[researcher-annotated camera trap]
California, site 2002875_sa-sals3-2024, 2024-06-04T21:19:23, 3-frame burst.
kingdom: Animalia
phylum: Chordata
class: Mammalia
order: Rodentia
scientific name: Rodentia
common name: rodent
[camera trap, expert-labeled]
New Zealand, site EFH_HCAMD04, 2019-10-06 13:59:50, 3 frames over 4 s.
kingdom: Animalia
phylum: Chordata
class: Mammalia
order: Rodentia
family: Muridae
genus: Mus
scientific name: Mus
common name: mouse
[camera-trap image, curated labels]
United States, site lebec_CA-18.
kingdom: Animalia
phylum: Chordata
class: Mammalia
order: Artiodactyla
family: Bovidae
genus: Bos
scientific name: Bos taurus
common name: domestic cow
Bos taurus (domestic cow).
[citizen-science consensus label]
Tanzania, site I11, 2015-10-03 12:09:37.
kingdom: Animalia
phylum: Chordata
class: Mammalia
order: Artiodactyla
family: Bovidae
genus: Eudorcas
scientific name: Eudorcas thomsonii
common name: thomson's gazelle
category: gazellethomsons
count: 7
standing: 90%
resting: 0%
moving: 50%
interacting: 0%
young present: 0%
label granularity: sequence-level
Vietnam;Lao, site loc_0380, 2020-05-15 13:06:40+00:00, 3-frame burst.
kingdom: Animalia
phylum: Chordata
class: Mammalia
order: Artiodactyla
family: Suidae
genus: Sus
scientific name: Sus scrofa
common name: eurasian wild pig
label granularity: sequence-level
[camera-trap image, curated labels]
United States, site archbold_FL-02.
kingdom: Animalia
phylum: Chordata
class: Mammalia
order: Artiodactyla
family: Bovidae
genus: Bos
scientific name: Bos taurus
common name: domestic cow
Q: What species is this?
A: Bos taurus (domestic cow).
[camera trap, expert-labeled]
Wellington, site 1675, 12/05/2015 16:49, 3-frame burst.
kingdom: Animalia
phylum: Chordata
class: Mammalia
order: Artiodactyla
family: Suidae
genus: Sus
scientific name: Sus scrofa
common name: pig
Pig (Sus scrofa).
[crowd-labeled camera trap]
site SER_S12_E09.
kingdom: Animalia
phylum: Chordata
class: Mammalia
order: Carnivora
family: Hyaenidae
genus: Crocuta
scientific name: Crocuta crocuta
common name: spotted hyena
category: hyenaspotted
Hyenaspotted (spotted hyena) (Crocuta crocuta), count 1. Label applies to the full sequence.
+++
#### [YOUR ASSIGNMENT]
The answer should consist of every entry, repeated word for word.

#### [TASK OUTPUT]
[researcher-annotated camera trap]
California, site 2002875_sa-sals3-2024, 2024-06-04T21:19:23, 3-frame burst.
kingdom: Animalia
phylum: Chordata
class: Mammalia
order: Rodentia
scientific name: Rodentia
common name: rodent
[camera trap, expert-labeled]
New Zealand, site EFH_HCAMD04, 2019-10-06 13:59:50, 3 frames over 4 s.
kingdom: Animalia
phylum: Chordata
class: Mammalia
order: Rodentia
family: Muridae
genus: Mus
scientific name: Mus
common name: mouse
[camera-trap image, curated labels]
United States, site lebec_CA-18.
kingdom: Animalia
phylum: Chordata
class: Mammalia
order: Artiodactyla
family: Bovidae
genus: Bos
scientific name: Bos taurus
common name: domestic cow
Bos taurus (domestic cow).
[citizen-science consensus label]
Tanzania, site I11, 2015-10-03 12:09:37.
kingdom: Animalia
phylum: Chordata
class: Mammalia
order: Artiodactyla
family: Bovidae
genus: Eudorcas
scientific name: Eudorcas thomsonii
common name: thomson's gazelle
category: gazellethomsons
count: 7
standing: 90%
resting: 0%
moving: 50%
interacting: 0%
young present: 0%
label granularity: sequence-level
Vietnam;Lao, site loc_0380, 2020-05-15 13:06:40+00:00, 3-frame burst.
kingdom: Animalia
phylum: Chordata
class: Mammalia
order: Artiodactyla
family: Suidae
genus: Sus
scientific name: Sus scrofa
common name: eurasian wild pig
label granularity: sequence-level
[camera-trap image, curated labels]
United States, site archbold_FL-02.
kingdom: Animalia
phylum: Chordata
class: Mammalia
order: Artiodactyla
family: Bovidae
genus: Bos
scientific name: Bos taurus
common name: domestic cow
Q: What species is this?
A: Bos taurus (domestic cow).
[camera trap, expert-labeled]
Wellington, site 1675, 12/05/2015 16:49, 3-frame burst.
kingdom: Animalia
phylum: Chordata
class: Mammalia
order: Artiodactyla
family: Suidae
genus: Sus
scientific name: Sus scrofa
common name: pig
Pig (Sus scrofa).
[crowd-labeled camera trap]
site SER_S12_E09.
kingdom: Animalia
phylum: Chordata
class: Mammalia
order: Carnivora
family: Hyaenidae
genus: Crocuta
scientific name: Crocuta crocuta
common name: spotted hyena
category: hyenaspotted
Hyenaspotted (spotted hyena) (Crocuta crocuta), count 1. Label applies to the full sequence.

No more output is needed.